Jantetelco has an area of 102.1 km2, which represents 2.10% of the total state. It is divided politically in 10 locations.

===Relief and waterways===
Jantetelco is located between hills and ravines of sedimentary trawls. In the center of the municipality, the hills of Jantetelco reach an altitude of 1,878 m and that of Chalcatzingo reaches 1,570 m. The rest of the territory consists of sedimentary plains.
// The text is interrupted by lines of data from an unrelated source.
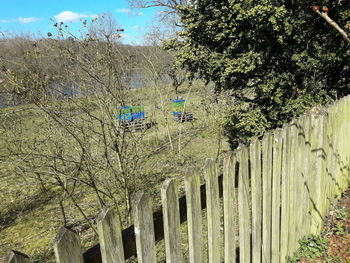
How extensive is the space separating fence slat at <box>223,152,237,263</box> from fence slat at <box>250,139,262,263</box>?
184 mm

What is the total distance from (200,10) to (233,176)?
414 cm

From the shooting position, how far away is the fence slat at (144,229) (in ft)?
3.07

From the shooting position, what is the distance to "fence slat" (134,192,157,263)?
94 cm

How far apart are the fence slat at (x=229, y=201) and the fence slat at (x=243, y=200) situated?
6 cm

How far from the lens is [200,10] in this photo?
4660mm

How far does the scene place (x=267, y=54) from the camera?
463 centimetres

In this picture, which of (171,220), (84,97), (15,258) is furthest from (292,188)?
(84,97)

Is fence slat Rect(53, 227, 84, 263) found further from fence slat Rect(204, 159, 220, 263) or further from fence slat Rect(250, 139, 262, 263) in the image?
fence slat Rect(250, 139, 262, 263)

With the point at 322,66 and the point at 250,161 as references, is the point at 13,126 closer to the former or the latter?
the point at 250,161

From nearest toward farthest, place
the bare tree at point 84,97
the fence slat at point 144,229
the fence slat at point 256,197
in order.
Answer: the fence slat at point 144,229 → the fence slat at point 256,197 → the bare tree at point 84,97

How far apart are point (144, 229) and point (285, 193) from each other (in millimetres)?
1309

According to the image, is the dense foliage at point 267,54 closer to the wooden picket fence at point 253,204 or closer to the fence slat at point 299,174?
the wooden picket fence at point 253,204

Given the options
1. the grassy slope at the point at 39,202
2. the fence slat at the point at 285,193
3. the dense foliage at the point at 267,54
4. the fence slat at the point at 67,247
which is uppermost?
the dense foliage at the point at 267,54

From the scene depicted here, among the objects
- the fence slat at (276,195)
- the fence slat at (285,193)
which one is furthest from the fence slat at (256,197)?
the fence slat at (285,193)
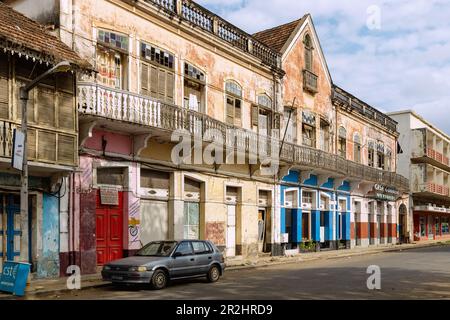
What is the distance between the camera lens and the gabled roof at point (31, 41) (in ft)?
49.8

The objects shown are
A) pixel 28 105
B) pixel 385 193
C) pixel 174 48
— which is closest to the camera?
pixel 28 105

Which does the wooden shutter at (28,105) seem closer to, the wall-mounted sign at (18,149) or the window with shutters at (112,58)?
the wall-mounted sign at (18,149)

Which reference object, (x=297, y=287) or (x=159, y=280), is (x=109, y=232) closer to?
(x=159, y=280)

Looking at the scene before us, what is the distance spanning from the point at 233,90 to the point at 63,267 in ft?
40.0

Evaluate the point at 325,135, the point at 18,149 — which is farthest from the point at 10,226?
the point at 325,135

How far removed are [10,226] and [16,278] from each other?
3.18 metres

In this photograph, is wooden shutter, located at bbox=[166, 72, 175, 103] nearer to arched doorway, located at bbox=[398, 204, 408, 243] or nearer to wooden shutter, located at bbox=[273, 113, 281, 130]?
wooden shutter, located at bbox=[273, 113, 281, 130]

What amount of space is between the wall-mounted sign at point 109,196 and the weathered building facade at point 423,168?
37980 millimetres

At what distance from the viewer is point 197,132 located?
2252 cm

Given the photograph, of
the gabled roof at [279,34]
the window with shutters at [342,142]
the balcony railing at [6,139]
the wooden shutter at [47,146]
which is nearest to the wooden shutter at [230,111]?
the gabled roof at [279,34]

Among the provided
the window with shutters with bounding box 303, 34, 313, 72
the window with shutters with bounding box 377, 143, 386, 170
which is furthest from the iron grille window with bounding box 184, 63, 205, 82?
the window with shutters with bounding box 377, 143, 386, 170

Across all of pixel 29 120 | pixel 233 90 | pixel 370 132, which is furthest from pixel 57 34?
pixel 370 132

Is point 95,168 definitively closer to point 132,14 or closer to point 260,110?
point 132,14

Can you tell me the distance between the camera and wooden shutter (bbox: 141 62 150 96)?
21.2m
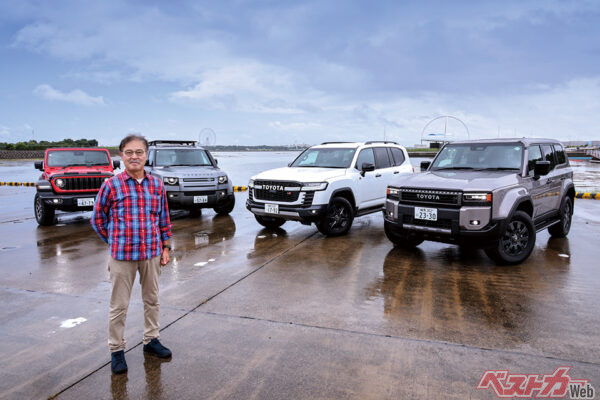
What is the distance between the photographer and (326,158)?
9109mm

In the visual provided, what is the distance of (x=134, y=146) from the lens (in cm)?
317

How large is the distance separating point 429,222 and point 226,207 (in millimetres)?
6089

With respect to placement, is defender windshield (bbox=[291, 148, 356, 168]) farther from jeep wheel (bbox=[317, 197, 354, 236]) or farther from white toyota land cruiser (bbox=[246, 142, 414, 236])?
jeep wheel (bbox=[317, 197, 354, 236])

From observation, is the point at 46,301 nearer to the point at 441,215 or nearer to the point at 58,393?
the point at 58,393

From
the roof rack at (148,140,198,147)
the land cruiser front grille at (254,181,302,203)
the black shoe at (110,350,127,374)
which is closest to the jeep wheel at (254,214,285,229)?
the land cruiser front grille at (254,181,302,203)

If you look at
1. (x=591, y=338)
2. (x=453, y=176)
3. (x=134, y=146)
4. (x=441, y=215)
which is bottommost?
(x=591, y=338)

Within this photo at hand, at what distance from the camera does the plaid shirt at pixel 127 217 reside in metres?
3.13

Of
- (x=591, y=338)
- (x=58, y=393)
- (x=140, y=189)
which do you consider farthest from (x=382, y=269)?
(x=58, y=393)

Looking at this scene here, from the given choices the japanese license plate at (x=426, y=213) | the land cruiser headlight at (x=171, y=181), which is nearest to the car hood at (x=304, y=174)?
the japanese license plate at (x=426, y=213)

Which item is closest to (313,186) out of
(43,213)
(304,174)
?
(304,174)

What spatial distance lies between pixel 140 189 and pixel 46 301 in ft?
8.20

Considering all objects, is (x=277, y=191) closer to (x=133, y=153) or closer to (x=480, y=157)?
(x=480, y=157)

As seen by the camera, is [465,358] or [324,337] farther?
[324,337]

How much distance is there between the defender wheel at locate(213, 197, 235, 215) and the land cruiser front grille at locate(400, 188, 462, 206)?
5433mm
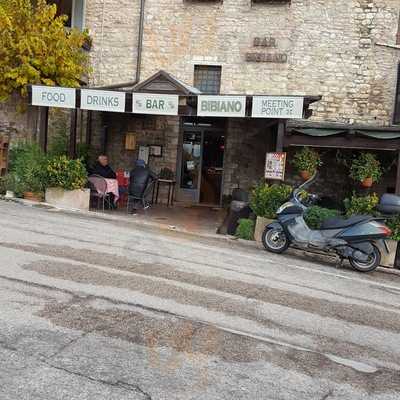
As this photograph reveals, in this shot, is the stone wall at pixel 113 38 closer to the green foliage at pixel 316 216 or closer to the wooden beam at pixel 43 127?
the wooden beam at pixel 43 127

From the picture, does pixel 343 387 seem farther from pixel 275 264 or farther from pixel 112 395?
pixel 275 264

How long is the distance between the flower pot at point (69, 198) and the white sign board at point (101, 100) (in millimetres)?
2041

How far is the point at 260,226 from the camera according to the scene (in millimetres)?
10898

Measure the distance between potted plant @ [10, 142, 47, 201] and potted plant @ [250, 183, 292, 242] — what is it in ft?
17.5

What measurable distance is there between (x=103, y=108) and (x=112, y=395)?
31.3 ft

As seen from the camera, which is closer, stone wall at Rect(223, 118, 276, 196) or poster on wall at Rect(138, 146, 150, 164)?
stone wall at Rect(223, 118, 276, 196)

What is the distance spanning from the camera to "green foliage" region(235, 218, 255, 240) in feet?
36.2

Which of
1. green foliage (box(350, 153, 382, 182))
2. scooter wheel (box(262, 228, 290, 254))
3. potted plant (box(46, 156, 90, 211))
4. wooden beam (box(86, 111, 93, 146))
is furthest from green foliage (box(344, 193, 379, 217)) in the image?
wooden beam (box(86, 111, 93, 146))

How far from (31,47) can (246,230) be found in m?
7.47

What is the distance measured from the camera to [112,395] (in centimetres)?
348

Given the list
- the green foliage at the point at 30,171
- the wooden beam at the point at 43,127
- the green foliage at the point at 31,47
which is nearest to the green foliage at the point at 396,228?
the green foliage at the point at 30,171

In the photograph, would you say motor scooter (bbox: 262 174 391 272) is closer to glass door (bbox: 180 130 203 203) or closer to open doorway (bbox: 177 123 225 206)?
open doorway (bbox: 177 123 225 206)

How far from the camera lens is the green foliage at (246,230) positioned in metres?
11.0

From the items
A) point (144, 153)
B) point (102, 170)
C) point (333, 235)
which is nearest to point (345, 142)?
point (333, 235)
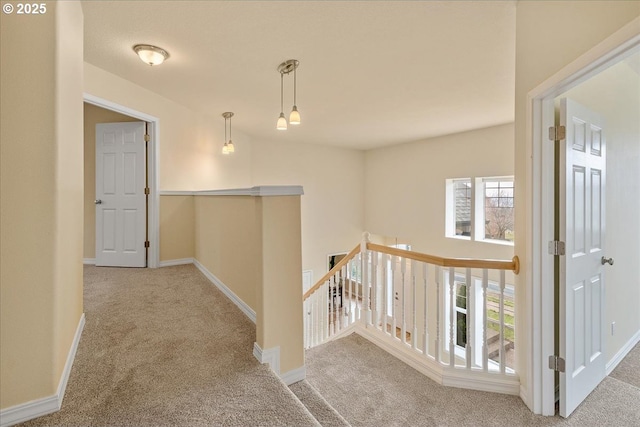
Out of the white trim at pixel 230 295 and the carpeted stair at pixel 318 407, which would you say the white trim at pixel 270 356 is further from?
the white trim at pixel 230 295

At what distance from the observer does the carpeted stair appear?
57.0 inches

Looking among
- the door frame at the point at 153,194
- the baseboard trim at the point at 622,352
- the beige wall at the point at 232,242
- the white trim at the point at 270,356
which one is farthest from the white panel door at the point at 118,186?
the baseboard trim at the point at 622,352

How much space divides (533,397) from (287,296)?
1669 millimetres

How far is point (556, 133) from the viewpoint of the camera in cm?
181

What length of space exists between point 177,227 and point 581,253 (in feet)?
13.7

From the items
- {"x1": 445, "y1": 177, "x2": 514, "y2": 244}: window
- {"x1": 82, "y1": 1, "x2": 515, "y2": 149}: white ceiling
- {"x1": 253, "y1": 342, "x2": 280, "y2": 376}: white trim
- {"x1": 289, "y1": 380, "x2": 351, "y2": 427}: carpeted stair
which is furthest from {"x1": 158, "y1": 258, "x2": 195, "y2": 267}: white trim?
{"x1": 445, "y1": 177, "x2": 514, "y2": 244}: window

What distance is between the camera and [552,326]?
1.83 metres

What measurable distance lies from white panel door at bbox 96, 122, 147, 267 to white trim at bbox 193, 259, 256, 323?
115cm

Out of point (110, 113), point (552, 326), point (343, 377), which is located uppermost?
point (110, 113)

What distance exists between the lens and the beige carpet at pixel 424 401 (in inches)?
71.6

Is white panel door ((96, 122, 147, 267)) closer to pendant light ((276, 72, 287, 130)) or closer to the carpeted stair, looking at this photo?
pendant light ((276, 72, 287, 130))

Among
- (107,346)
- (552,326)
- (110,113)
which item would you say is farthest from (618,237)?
(110,113)

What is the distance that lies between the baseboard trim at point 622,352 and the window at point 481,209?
2201 millimetres

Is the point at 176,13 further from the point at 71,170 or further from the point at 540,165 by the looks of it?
the point at 540,165
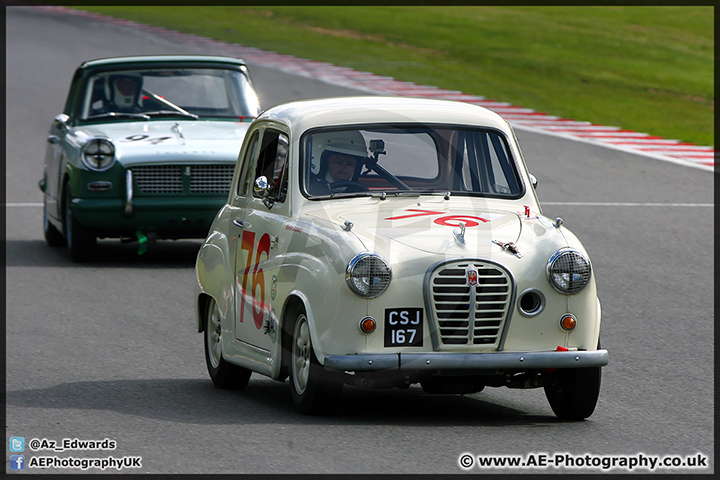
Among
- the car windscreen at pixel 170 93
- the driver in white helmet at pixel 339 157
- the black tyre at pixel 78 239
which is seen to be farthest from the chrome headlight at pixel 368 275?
the car windscreen at pixel 170 93

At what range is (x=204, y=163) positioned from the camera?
12.6 m

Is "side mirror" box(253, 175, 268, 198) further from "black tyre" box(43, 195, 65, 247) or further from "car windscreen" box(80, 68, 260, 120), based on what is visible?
"black tyre" box(43, 195, 65, 247)

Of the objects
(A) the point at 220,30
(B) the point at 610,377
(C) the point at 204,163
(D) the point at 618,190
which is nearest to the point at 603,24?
(A) the point at 220,30

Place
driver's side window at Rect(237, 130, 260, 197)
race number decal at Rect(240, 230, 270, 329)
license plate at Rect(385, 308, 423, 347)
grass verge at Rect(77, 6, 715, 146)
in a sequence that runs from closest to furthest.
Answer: license plate at Rect(385, 308, 423, 347) < race number decal at Rect(240, 230, 270, 329) < driver's side window at Rect(237, 130, 260, 197) < grass verge at Rect(77, 6, 715, 146)

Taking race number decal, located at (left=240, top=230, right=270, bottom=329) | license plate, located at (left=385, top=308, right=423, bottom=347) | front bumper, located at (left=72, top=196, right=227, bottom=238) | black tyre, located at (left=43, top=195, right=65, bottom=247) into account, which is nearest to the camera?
license plate, located at (left=385, top=308, right=423, bottom=347)

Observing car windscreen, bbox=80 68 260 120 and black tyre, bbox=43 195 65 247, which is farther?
black tyre, bbox=43 195 65 247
This municipality is crossed by Amatzinac, Tenango, Los Santos, and Tepalcingo Rivers. Streams are plentiful.

===Climate===
The climate in Jantetelco is tropical. In winter, there is much less rainfall in Jantetelco than in summer. This location is classified as Aw by Köppen and Geiger. The temperature averages 22.5 °C. Precipitation averages 865 mm (33.7").

===Flora and Fauana===
Vegetation in Jantetelco is mostly low deciduous forest of warm climate: Jacaranda, tabachín, casahuate, ceiba and bougainvillea. Animals include raccoon, badger, skunk, armadillo, hare, common rabbit, coyote, mountain lion, weasel, cacomixtle, opossum, bat, chachalaca, magpie, buzzard, crow, and owl.

===Land use===
There are 3,445 ha for agricultural use, 5,383 ha for livestock use, and 1,986 ha for forestry use. 6,493 ha are ejido property, 160 ha communal property and 5,319 ha private property.